● **INSTRUCTIONS**
1) In the knowledge graph passage, reproduce the words starting at "In this approach, the" and ending at "of items available.", swapping "Kobe Bryant" for "Air Jordan".
2) Condense the paragraph of the knowledge graph passage that begins "For a very large electronic marketplace", keeping its main facts.

** EXTRACT follows **

In this approach, the exemplary knowledge graph 808 may note that
of all inventory items in the category "men's athletic shoes",
thirty percent (or 0.3) of the items are characterized by the item
attribute "Product Line", forty percent (or 0.4) of the items are
characterized by the item attribute "Brand", and twenty percent
(0.2) of the items are characterized by the item attribute "Color",
as shown. Of the items characterized by the item attribute "Product
Line", twenty percent (or 0.2) have the item attribute value of
"Kobe Bryant" and ten percent (or 0.1) have the item attribute
value of "Air Force 1", as shown. Thus, in this embodiment, the
knowledge graph 808 may comprise entries that describe the actual
inventory of items available.
[0110] For a very large electronic marketplace with perhaps
millions of items available for purchase, detailed analysis of the
entire item inventory, particularly its status at any given moment
in time, may be computationally expensive. Such analyses may
therefore be performed only on an occasional or periodic ongoing
basis. Statistical sampling methods may also produce a knowledge
graph 808 that describes an approximate estimate of the
characteristics of the item inventory.
[0111] During the processing of a user query, the parsed input data
elements from the user query may be matched against the dimensions
of the knowledge graph 808 to help match the user's demands with
the available supply of items. The dimensions of the knowledge
graph 808 may comprise the item categories, item attributes, and
item attribute values that describe the items available for
purchase. If a user has expressed an interest in men's athletic
shoes, the user expects the intelligent personal assistant system
106 to help the user find a relevant item from the inventory of
items available for purchase. Finding an item that is not available
for purchase may cause a user to lose interest in shopping
entirely, an outcome of great concern. The correlational values may
therefore represent the relative number of items in a given item
category, described by a given item attribute, or having a given
item attribute value. The correlational values may be based on
conditional probabilities, e.g. given that a particular item
attribute is specified, what is the probability that a particular
item attribute value is specified.
[0112] In a different embodiment, the knowledge graph 808 may be
based on the historical interaction of all users with an electronic
marketplace over a period of time. That is, the nodes may comprise
search terms provided by many previous users in their utterances or
navigational histories with the marketplace. Rather than analyzing
the inventory as previously described, this approach analyzes the
user behavior, e.g. what buyers are saying and doing when they are
interacting with the marketplace to find a relevant item in the
inventory.
[0113] In this example embodiment, the correlation values shown in
FIG. 10 may indicate the most prevalent or frequently occurring
user interactions in terms of conditional probabilities. If a user
indicates an interest in women's athletic shoes for example, the
knowledge graph 808 may indicate that in thirty percent (or 0.3) of
such buyer interactions, the buyer specifies an item attribute of
"Style", in twenty percent (or 0.2) of such buyer interactions, the
buyer specifies an item attribute of "Brand", and in thirty percent
(0.3) of such buyer interactions, the buyer specifies an item
attribute of "Color". Thus, regardless of the available inventory,
the knowledge guide 808 characterizes the search behavior of users,
e.g., how users are attempting to find relevant items.

** End of EXTRACT **
** PROVIDED DATA follows **

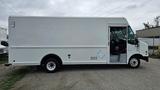 A 2006 Ford Econoline cargo van in white with a boxy shape and a side entrance door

** End of PROVIDED DATA **

● **RESPONSES FOR EACH TASK**
1)
In this approach, the exemplary knowledge graph 808 may note that
of all inventory items in the category "men's athletic shoes",
thirty percent (or 0.3) of the items are characterized by the item
attribute "Product Line", forty percent (or 0.4) of the items are
characterized by the item attribute "Brand", and twenty percent
(0.2) of the items are characterized by the item attribute "Color",
as shown. Of the items characterized by the item attribute "Product
Line", twenty percent (or 0.2) have the item attribute value of
"Air Jordan" and ten percent (or 0.1) have the item attribute
value of "Air Force 1", as shown. Thus, in this embodiment, the
knowledge graph 808 may comprise entries that describe the actual
inventory of items available.

2) In a very large electronic marketplace with perhaps millions of items, analyzing the whole inventory in detail, especially at any given moment, may be computationally expensive. Such analyses may therefore be done only occasionally or periodically, and statistical sampling may also yield a knowledge graph 808 that approximately estimates the inventory's characteristics.